Going to college, I believe, saved my life. It was the perfect environment for me. I didn’t understand it at the time, but I needed an environment where I could succeed, fail, and explore all of life’s realities that I struggled to understand, but desired to know. At first, I struggled academically because my high school education was deficient. I could not read fast enough or long enough to keep up with the required workload. I was advised to drop my classes and take five basic educational skills classes, none of which counted towards my degree. These necessary skills classes provided me with the foundation required to handle the workload of a college student. After acquiring this skillset, I no longer struggled to keep up with my courses and was free to explore life’s understanding. I enjoyed reading and learning so much I read another one hundred books in addition to the required study to complete my classes.


My Passion

I enjoyed informed debate about almost any topic. I found it frustrating, however, to engage in what I call circular arguments. These arguments had no ending, only cyclical insistence on one’s point without the desire to understand. I’ve always written poetry, so I decided to use poetic insight and creative expression to convey my ideas in a way that was open to scrutiny and interpretation but did not give rise to argumentation.
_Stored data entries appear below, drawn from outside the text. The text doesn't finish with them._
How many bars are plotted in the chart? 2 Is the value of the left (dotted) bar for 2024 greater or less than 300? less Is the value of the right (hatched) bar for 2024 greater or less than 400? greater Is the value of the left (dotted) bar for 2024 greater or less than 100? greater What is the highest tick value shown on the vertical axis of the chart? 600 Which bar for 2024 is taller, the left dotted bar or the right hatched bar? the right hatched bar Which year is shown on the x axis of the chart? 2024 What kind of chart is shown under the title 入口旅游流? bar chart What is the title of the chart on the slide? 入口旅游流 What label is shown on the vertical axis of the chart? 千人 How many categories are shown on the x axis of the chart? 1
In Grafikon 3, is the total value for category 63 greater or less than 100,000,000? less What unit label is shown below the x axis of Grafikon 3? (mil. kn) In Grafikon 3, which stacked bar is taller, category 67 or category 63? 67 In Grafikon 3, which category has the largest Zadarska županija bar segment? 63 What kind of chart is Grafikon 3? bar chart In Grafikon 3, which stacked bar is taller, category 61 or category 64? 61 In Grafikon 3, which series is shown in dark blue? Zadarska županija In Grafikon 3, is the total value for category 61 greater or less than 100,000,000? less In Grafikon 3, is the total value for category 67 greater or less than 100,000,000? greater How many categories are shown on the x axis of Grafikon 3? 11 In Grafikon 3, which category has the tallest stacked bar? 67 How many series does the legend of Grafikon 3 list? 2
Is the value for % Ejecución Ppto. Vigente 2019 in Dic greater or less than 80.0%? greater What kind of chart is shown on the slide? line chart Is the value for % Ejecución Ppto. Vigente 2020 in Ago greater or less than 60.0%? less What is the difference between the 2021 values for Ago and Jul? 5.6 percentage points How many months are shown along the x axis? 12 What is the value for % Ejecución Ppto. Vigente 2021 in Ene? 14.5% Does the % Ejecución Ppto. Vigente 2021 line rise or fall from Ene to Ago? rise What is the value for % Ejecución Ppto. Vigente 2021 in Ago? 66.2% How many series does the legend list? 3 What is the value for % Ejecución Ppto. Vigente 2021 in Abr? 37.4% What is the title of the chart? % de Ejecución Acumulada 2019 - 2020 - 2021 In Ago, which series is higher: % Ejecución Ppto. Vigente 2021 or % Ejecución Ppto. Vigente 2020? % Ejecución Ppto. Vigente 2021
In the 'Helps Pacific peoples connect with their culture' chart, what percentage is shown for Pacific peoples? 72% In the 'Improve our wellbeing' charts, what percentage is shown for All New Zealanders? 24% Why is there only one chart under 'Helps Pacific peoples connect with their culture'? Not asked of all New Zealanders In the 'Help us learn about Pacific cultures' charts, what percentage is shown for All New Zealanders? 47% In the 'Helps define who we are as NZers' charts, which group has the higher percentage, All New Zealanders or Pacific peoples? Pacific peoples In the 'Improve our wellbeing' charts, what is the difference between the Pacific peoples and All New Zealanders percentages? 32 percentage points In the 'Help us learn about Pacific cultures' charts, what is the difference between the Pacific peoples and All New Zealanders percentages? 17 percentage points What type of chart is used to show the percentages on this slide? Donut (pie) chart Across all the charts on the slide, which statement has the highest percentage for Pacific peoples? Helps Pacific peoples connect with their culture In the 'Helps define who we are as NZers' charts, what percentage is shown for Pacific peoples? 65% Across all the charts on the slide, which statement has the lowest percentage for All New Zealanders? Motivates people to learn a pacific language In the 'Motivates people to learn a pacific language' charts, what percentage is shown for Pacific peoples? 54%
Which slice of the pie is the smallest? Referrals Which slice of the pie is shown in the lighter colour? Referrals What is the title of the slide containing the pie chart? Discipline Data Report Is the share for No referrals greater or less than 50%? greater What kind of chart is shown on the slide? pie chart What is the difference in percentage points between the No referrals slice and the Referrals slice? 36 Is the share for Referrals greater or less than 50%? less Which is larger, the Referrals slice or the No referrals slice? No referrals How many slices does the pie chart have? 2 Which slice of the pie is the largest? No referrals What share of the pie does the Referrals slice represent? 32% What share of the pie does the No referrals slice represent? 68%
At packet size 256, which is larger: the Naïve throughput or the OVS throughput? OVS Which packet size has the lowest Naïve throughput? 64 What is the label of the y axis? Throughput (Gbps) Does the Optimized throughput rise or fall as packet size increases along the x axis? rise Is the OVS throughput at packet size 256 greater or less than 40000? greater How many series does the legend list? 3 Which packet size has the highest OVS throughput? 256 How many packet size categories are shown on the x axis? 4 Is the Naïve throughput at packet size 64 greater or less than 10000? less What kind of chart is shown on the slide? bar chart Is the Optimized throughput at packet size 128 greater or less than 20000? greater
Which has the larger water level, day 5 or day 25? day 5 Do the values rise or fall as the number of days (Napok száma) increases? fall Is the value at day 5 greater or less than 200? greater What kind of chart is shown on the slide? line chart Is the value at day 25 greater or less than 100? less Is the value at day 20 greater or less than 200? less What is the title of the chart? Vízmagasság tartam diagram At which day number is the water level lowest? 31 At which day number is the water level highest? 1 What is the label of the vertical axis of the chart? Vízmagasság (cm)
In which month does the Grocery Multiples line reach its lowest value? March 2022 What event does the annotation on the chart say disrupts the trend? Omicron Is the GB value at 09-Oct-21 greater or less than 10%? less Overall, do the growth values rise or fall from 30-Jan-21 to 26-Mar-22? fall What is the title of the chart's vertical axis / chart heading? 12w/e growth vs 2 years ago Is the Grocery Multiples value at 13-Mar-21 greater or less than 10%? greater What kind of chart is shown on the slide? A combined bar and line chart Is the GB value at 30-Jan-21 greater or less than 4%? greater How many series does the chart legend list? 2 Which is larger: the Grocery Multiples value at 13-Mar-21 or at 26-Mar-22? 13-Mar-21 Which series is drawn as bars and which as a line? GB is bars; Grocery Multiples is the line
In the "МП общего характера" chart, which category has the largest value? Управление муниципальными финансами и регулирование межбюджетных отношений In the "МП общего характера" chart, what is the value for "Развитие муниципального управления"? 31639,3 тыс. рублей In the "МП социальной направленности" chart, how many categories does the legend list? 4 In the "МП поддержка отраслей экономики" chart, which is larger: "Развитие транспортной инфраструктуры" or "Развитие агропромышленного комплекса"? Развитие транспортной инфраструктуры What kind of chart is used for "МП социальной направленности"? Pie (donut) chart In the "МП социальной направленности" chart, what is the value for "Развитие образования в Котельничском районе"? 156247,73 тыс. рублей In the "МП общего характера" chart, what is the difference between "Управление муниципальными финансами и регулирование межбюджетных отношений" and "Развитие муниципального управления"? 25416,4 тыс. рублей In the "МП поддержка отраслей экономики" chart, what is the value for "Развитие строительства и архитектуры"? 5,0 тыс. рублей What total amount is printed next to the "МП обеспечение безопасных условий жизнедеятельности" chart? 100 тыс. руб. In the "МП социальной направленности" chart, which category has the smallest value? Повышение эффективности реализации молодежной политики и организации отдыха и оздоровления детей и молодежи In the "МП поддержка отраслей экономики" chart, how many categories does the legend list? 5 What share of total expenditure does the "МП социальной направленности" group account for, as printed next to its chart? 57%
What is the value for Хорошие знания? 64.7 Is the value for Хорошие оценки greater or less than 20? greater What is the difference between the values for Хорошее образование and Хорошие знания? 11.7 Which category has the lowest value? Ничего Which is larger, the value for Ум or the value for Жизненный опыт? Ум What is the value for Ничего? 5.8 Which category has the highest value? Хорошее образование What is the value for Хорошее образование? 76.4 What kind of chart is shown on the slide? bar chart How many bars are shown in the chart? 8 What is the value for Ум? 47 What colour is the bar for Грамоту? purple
I could still explore profound intellectual and philosophical concepts, but the surrounding conversations were much more relativized and expansive. I found this to be a much more constructive and far less frustrating way to communicate with the world. I genuinely believe that’s why Jesus talked in parables. Otherwise, His message may have been lost amongst overly narrow, contentious interpretations.


My Why

I am sharing this information about myself because I believe there are many young and old people out there who are much like me. Like me, their lives contain elements of confusion and obscured forward direction because they are students of misinformation that lend them to poor decision making.


Always know there are good people from all walks of life that will help you if they can trust you. Community stems from mutual love, investment, and understanding. My hope is that we will all continue to discover our intrinsic beauty and manifest our culture as Black Americans from there.